We stayed in a lovely big home a half-kilometre away from a cloistered monastery. Thirty-four Trappist monks live there, dedicating their lives to God, rarely leaving their nearly 500 hectares of forest, ravines, rolling hills and a meandering creek to live a concentrated life of prayer.

As retreatants we were encouraged, but not obliged, to take part in the monks’ prayer life, gathering seven times a day to pray the official prayer of the church called the Liturgy of the Hours.

Every monastery creates its own daily schedule. The Trappists begins at 2 a.m. for the morning vigil at 2:25 a.m. Intermittent prayer continues throughout the day with lauds at 6 a.m., sext at 11:15 a.m., vespers at 4:30 p.m. and compline at 6:30 p.m. Bedtime is 7 p.m.

Despite never having heard of these prayers before, I gulped and accepted the personal challenge to forego my hope of sleeping in.

It didn’t take long to realize that God rewards small self-sacrifices in a big way.

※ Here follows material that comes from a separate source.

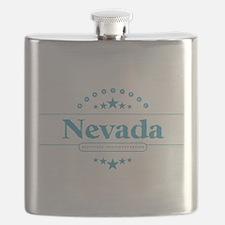 Nevada Flask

My buzzer went off the first morning at 5:30 a.m. I woke up, got out of bed and proceeded to get ready to go to the abbey. I was tempted to rest my head on the pillow for a minute, but by the grace of God I kept moving.

On the way to the abbey I stopped for a moment to stare at how the stars pierced through the darkness lighting the vast, clear sky.

Inside the dimly lit abbey we prayed lauds, the morning prayer, which turned out to be my favourite of the bunch.

The idea behind lauds is to praise God first thing in the morning. The early morning sunrise, filling the sky with light, is symbolic of Jesus’ Resurrection. It was at dawn that Christ, the true light, rose from the tomb and conquered death and darkness.

The truth of this prayer didn’t really dawn on me until I stepped outside, nearly blinded by the beauty of the dawn pouring over the horizon. There have been very few times in my life that I have woke up early enough to watch the sun swallow the black starry sky and spit out pink, purple, yellow and orange flames.

My lips curled into a smile as the birds sang their psalms to God. My nose smiled too as the delicious smell of monks’ bread swirled through the air — baking is how the community supports itself. Had I still been tired at all, the brisk air woke me up like a splash of cold water on the face.

Right then I realized that more important than sleeping in is finding a reason to get up. Christ died to save us from our sins. If He didn’t rise again our faith would be in vain and I suppose that might be a good excuse to press the snooze button. But this isn’t the case. This Easter Christians celebrate Christ’s resurrection from the dead and trust that if we get up each morning to praise Him with our lives we too might have eternal life.

I’d say that’s a pretty good reason to get out of bed.